Aunque Aureliano se sentía vinculado a los cuatro amigos por un mismo cariñe y una misma solidaridad, hasta el punto de que pensaba en ellos como si fueran uno solo, estaba más cerca de Gabriel que de los otros. El vínculo nació la noche en que él habló casualmente del coronel Aureliano Buendía, y Gabriel fue el único que no creyó que se estuviera burlando de alguien.
Hasta la dueña, que no solía intervenir en las conversaciones, discutió con una rabiosa pasión de comadrona que el coronel Aureliano Buendía, de quien en efecto había oído hablar alguna vez, era un personaje inventado por el gobierne como un pretexto para matar liberales. Gabriel, en cambio, no ponía en duda la realidad del coronel Aureliano Buendía, porque había sido compañero de armas y amigo inseparable de su bisabuelo, el coronel Gerineldo Márquez. Aquellas veleidades de la memoria eran todavía más críticas cuando se hablaba de la matanza de los trabajadores.
Cada vez que Aureliano tocaba el punto, no sólo la propietaria, sino algunas personas mayores que ella, repudiaban la patraña de los trabajadores acorralados en la estación, y del tren de doscientos vagones cargados de muertos, e inclusive se obstinaban en lo que después de todo había quedado establecido en expedientes judiciales y en los textos de la escuela primaria: que la compañía bananera no había existido nunca. De modo que Aureliano y Gabriel estaban vinculados por una especie de complicidad, fundada en hechos reales en los que nadie creía, y que habían afectado sus vidas hasta el punto de que ambos se encontraban a la deriva en la resaca de un mundo acabado, del cual sólo quedaba la nostalgia. Gabriel dormía donde lo sorprendiera la hora.

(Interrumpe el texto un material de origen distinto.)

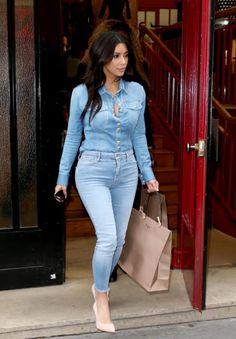 Kim Kardashian- i love these torn capri jeans Classy Outfits, Chic Outfits, Fashion Outfits, Fashion Week, Look Fashion, Girl Fashion, Looks Total Jeans, Casual Chic, Casual Wear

Aureliano lo acomodó varias veces en el taller de platería, pero se pasaba las noches en vela, perturbado por el trasiego de los muertos que andaban basta el amanecer por los dormitorios.
Más tarde se lo encomendó a Nigromanta, quien lo llevaba a su cuartito multitudinario cuando estaba libre, y le anotaba las cuentas con rayitas verticales detrás de la puerta, en los pocos espacios disponibles que habían dejado las deudas de Aureliano.
A pesar de su vida desordenada, todo el grupo trataba de hacer algo perdurable, a instancias del sabio catalán. Era él, con su experiencia de antiguo profesor de letras clásicas y su depósito de libros raros, quien los había puesto en condiciones de pasar una noche entera buscando la trigésimo séptima situación dramática, en un pueblo donde ya nadie tenía interés ni posibilidades de ir más allá de la escuela primaria. Fascinado por el descubrimiento de la amistad, aturdido por los hechizos de un mundo que le había sido vedado por la mezquindad de Fernanda, Aureliano abandonó el escrutinio de los pergaminos, precisamente cuando empezaban a revelársele como predicciones en versos cifrados. Pero la comprobación posterior de que el tiempo alcanzaba para todo sin que fuera necesario renunciar a los burdeles, le dio ánimos para volver al cuarto de Melquíades, decidido a no flaquear en su empeño hasta descubrir las últimas claves. Eso fue por los días en que Gastón empezaba a esperar el aeroplano, y Amaranta Úrsula se encontraba tan sola, que una mañana apareció en el cuarto.
-Hola, antropófago -le dijo-. Otra vez en la cueva.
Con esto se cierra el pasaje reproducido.